* Add dynamic max_tokens configuration for Anthropic models
Implements model-specific max output token limits for AnthropicClient,
following the same pattern as GeminiClient. This replaces the previous
hardcoded min() cap that was preventing models from using their full
output capacity.
Changes:
- Added ANTHROPIC_MODEL_MAX_TOKENS mapping with limits for all supported
Claude models (ranging from 4K to 65K tokens)

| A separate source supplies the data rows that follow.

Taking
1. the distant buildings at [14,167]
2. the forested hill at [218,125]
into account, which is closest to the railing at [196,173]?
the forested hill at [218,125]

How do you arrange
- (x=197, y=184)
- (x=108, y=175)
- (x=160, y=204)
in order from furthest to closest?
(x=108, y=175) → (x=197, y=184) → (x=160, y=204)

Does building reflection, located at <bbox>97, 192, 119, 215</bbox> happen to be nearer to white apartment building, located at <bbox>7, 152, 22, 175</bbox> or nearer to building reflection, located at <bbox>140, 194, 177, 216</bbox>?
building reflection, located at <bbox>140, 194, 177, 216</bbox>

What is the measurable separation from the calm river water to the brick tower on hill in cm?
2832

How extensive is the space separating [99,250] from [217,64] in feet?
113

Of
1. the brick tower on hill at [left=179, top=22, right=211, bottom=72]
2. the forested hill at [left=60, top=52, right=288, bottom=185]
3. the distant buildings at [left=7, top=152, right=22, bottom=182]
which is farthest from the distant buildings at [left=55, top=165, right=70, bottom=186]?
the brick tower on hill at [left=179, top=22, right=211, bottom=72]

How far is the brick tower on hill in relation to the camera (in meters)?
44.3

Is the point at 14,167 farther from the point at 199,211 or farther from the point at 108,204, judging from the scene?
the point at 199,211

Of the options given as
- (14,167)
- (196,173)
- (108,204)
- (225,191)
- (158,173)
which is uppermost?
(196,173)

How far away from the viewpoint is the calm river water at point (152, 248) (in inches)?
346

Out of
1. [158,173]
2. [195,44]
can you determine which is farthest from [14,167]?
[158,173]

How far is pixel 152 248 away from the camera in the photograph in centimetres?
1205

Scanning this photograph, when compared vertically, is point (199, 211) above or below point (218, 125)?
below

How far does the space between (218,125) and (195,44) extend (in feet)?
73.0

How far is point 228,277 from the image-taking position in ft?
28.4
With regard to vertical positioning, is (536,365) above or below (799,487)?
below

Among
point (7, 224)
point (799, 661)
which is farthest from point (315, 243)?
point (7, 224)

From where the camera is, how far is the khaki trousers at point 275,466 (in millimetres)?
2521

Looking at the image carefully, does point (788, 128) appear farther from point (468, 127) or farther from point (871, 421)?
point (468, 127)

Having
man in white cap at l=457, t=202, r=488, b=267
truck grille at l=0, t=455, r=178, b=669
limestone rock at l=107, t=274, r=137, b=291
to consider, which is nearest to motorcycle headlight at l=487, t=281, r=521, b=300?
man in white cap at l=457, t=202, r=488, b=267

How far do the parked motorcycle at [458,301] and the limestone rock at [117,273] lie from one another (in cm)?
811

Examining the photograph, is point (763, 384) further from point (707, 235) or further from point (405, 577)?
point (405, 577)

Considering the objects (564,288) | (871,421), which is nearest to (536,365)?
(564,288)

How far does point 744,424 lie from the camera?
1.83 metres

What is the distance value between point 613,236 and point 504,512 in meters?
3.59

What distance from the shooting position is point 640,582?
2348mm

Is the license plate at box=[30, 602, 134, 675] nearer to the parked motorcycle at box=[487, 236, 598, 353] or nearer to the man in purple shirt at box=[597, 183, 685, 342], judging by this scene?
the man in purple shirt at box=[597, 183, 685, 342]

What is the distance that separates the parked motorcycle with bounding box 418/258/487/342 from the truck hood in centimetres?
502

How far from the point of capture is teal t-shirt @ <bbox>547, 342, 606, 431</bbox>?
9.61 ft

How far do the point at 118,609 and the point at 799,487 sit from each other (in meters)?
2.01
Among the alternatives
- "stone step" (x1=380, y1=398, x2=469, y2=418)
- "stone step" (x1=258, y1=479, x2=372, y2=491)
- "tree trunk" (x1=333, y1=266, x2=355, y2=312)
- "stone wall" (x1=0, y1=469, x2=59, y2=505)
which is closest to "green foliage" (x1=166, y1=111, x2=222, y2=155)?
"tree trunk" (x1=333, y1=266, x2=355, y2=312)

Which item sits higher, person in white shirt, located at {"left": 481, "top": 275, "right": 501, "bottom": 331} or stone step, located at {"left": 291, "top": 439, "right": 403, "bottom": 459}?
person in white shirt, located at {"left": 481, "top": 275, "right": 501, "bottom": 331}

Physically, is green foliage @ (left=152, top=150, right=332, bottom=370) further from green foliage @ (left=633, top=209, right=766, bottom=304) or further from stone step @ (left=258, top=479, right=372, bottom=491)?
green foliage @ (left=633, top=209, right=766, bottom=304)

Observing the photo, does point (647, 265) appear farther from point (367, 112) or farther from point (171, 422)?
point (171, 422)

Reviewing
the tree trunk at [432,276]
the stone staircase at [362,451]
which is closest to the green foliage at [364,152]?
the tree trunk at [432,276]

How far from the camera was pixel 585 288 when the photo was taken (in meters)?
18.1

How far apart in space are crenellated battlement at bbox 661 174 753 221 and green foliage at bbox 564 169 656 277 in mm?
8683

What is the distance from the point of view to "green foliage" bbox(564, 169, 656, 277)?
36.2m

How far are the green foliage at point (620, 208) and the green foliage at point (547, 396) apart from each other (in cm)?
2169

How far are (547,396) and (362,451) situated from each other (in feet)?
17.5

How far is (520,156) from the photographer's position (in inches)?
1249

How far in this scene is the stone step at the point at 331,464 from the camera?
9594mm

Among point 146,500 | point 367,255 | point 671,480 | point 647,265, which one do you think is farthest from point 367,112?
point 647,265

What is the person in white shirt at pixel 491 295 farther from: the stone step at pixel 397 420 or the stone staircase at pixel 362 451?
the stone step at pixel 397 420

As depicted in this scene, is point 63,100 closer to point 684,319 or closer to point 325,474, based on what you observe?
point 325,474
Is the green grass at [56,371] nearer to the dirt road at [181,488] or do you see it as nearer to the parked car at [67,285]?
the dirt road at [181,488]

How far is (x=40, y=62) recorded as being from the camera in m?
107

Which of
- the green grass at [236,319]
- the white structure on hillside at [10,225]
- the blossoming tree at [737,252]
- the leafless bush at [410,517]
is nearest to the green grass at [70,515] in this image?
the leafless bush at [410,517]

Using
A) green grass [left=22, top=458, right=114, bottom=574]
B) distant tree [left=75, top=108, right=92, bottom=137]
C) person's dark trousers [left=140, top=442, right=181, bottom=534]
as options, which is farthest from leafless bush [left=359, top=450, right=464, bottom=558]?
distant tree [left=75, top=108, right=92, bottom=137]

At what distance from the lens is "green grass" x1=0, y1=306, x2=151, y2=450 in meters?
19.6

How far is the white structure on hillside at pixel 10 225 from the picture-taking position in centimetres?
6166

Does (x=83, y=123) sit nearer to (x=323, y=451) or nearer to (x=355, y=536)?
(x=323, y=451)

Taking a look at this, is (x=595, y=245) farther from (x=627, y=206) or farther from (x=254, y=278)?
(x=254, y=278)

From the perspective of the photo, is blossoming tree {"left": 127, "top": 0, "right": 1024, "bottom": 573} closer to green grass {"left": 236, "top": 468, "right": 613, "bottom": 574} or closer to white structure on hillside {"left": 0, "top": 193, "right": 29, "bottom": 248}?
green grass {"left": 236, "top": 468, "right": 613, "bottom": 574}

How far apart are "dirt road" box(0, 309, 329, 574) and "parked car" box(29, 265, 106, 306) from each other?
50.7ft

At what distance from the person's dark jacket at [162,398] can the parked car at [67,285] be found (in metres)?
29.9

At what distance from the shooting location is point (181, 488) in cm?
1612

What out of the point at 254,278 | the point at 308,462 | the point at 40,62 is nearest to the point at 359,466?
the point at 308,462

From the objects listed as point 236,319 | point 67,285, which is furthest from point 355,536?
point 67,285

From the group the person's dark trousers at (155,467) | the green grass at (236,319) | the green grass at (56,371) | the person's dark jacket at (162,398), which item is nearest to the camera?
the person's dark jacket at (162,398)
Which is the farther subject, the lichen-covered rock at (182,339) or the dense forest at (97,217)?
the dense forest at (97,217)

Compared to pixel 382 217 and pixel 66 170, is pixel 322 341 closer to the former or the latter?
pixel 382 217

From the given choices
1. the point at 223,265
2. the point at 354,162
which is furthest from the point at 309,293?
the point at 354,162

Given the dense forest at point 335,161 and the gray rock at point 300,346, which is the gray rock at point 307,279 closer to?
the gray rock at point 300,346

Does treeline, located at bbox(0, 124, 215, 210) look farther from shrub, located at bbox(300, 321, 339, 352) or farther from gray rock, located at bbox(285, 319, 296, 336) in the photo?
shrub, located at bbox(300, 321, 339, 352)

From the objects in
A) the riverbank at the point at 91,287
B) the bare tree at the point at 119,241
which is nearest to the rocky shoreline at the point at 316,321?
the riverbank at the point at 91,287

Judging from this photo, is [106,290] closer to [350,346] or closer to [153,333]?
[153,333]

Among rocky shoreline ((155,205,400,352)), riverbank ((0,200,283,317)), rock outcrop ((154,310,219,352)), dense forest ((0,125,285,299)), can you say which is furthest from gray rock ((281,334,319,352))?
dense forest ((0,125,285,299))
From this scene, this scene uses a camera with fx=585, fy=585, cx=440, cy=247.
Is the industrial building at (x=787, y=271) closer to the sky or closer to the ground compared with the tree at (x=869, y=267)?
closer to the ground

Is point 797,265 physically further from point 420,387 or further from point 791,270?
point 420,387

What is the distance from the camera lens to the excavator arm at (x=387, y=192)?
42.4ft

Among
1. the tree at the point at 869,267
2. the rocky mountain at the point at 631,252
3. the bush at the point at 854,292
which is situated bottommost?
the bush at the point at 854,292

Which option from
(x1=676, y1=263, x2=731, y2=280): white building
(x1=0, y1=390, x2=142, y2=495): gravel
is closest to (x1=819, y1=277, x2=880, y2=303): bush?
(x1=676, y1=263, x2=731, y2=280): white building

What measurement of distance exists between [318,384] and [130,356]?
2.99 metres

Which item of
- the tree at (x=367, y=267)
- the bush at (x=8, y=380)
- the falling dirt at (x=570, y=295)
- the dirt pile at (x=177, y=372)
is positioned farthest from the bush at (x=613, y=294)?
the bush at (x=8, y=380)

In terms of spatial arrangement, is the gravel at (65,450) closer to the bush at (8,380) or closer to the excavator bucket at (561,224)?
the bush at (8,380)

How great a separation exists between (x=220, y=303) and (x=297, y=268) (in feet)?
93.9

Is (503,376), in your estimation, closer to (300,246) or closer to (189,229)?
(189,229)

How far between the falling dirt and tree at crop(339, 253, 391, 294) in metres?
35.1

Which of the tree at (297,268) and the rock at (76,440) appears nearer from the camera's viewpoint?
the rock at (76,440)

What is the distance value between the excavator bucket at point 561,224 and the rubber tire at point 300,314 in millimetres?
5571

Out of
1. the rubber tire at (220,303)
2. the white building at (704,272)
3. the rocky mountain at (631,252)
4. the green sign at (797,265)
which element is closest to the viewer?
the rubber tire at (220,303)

- Implemented _get_max_tokens_for_model() to lookup model-specific limits
- Implemented _resolve_max_tokens() with clear precedence rules:
1. Explicit max_tokens parameter
2. Instance max_tokens from initialization
3. Model-specific limit from mapping
4. Default fallback (8192 tokens)
This allows edge_operations.py to request 16384 tokens for edge extraction
without being artificially capped, while ensuring cheaper models with lower
limits are still properly handled.
Resolves TODO in anthropic_client.py:207-208.
* Clarify that max_tokens mapping represents standard limits
Updated comments to explicitly state that ANTHROPIC_MODEL_MAX_TOKENS
represents standard limits without beta headers. This prevents confusion
about extended limits (e.g., Claude 3.7's 128K with beta header) which
are not currently implemented in this mapping.